PSHCE and British Values:
Personal, Social, Health and Citizenship Education is taught with the aim of fostering good habits of personal hygiene and with the awareness of what the body needs to keep it healthy. There is also an emphasis on Citizenship which is endemic throughout the school and helps us promote the British Values of Democracy, Rule of Law, Individual Liberty, Mutual Respect and Tolerance of different faiths and beliefs. Our statement of British Values can be seen here.
The school has a strong Anti-Bullying culture. There is an active School Council with members drawn from the staff, the governing body and elected members of the pupil body. The school holds the Healthy Schools Award and Active Mark. Sex and Relationships Education is not covered as a specific subject within the curriculum until years five and six. In this we involve the local school nurse and parents and carers have the right (should they wish to) to withdraw their children from these sessions after consultation with the headteacher. Where questions arise in either health education or in any other part of the curriculum they are dealt with factually, honestly and clearly, giving due consideration to the age and maturity of the children involved.
Each morning there is a religious assembly to which a broad based but mainly Christian approach is given. These are
sometimes led by members of the community, including local church leaders. Anyone wishing their child to be withdrawn from these assemblies, or indeed religious education lessons, has a right to do so and should contact the headteacher. Children who are withdrawn will be given alternative work, in the office area, under the supervision of the school secretary. Parents are invited to a monthly celebration assembly in church.

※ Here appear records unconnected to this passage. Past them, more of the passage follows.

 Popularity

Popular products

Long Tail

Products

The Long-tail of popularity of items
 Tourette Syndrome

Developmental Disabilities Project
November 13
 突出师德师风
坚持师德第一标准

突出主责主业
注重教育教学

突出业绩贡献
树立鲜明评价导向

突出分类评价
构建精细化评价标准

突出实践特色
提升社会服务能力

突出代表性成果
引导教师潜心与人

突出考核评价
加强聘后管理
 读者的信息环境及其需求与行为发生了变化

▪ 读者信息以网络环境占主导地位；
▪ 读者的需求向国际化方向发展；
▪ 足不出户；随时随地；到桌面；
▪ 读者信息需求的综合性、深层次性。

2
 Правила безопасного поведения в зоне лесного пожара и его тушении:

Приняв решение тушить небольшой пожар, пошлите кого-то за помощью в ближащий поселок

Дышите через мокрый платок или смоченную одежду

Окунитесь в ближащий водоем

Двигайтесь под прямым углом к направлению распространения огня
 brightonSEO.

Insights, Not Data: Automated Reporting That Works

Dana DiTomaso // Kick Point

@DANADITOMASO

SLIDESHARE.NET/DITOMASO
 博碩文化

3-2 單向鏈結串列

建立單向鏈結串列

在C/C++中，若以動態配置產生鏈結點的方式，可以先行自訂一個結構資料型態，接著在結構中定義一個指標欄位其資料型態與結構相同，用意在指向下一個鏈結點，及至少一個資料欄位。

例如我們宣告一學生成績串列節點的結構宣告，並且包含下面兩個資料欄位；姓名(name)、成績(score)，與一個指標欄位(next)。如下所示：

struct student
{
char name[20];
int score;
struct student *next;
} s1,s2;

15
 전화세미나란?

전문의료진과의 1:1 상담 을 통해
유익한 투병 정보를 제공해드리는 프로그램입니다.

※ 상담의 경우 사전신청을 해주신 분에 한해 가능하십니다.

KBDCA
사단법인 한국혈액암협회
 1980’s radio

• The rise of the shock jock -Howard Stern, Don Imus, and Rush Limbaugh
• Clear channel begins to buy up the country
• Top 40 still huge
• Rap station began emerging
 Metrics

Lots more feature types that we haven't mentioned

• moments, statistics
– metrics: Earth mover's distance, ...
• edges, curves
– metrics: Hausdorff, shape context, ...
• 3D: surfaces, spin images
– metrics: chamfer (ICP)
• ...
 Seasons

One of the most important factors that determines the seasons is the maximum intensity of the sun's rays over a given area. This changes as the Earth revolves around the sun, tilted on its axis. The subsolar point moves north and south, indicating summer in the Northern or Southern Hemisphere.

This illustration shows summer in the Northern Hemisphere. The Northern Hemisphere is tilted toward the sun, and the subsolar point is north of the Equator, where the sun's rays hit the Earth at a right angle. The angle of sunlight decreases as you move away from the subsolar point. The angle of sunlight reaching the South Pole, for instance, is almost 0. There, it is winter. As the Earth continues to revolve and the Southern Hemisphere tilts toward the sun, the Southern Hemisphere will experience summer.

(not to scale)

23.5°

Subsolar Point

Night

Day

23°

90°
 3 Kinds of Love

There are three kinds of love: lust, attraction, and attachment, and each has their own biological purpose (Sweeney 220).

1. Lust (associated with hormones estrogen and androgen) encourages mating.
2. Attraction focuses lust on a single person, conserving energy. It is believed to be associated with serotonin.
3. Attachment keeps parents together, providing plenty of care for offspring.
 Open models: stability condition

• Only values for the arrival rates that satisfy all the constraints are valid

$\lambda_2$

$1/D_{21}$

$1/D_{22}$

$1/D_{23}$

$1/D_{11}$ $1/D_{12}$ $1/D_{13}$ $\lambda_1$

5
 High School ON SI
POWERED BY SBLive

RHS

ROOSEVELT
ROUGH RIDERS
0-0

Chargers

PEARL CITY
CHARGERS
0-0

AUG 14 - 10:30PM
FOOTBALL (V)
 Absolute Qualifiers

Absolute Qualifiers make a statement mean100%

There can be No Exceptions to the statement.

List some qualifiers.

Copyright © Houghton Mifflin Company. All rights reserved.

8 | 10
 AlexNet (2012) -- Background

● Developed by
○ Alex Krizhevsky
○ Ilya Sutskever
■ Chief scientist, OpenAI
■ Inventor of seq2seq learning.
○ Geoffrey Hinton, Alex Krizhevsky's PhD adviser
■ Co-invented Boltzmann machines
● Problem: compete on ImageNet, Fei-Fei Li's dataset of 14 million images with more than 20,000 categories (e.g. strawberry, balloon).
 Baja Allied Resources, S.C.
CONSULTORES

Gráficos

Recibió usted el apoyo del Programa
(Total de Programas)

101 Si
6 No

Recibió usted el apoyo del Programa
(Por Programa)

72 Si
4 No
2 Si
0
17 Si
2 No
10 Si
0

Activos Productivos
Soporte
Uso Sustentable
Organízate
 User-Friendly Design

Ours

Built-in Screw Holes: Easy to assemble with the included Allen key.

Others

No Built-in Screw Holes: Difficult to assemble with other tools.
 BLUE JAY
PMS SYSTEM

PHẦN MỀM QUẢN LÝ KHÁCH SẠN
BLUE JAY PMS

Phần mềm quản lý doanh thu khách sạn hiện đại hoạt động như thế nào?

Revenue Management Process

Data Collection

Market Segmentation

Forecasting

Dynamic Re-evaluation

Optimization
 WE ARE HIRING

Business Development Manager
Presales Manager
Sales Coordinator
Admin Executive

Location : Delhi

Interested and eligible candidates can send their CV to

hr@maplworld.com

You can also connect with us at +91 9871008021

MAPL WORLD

Homework is set fairly regularly in line with the Government’s guidelines;
Years 1 & 2 one hour per week
Years 3 & 4 one and a half hours per week
Years 5 & 6 thirty minutes per day
This may involve children reading at home, learning spellings and revising tables, ‘finishing off’ etc. There is also the opportunity, when they are doing topic work, to research relevant information on the subject. We are also interested in anything the children may wish to bring into school to show the rest of their class. For example, Junior children regularly prepare presentations on their hobbies and interests
The curriculum followed throughout the school covers the attainment targets as laid down by the Secretary of State for Education and Skills in the National Curriculum. This prepares the children for teacher assessment at age seven (Y2) and S.A.T.s in English and Maths at age eleven (Y6). Records are kept of where a child is in relation to the levels and attainment targets set out in the National Curriculum Documents. These records, and all records on an individual child, are available for inspection, by parents, at any time by appointment with class teachers.
In addition to normal school work a variety of further extra curricular activities are held weekly; woodwind and violin playing, art club, gardening club, Film Club, games club, energy club, premier sports an netball are currently offered.
For children in their early years there is a play group five times a week in the Village Hall with whom the school enjoys close links.
Each year the whole school goes out on at least one day’s visit to some place of interest that is usually related to the work going on in the class room at that time. Individual classes also undertake several trips locally and further afield to support and enrich their learning experiences. The school complies rigorously with all necessary risk assessment procedures before, during and after educational visits.
We have a successful School Council made up from annually elected representatives of pupils from Years 1-6,
teaching staff, and the Governing Body. This body is proactive and takes decisions which affect the day to day running of the school. The Council provides children with first hand experience of democracy at work, and it forms an important
part of the school’s PSHE/Citizenship policy.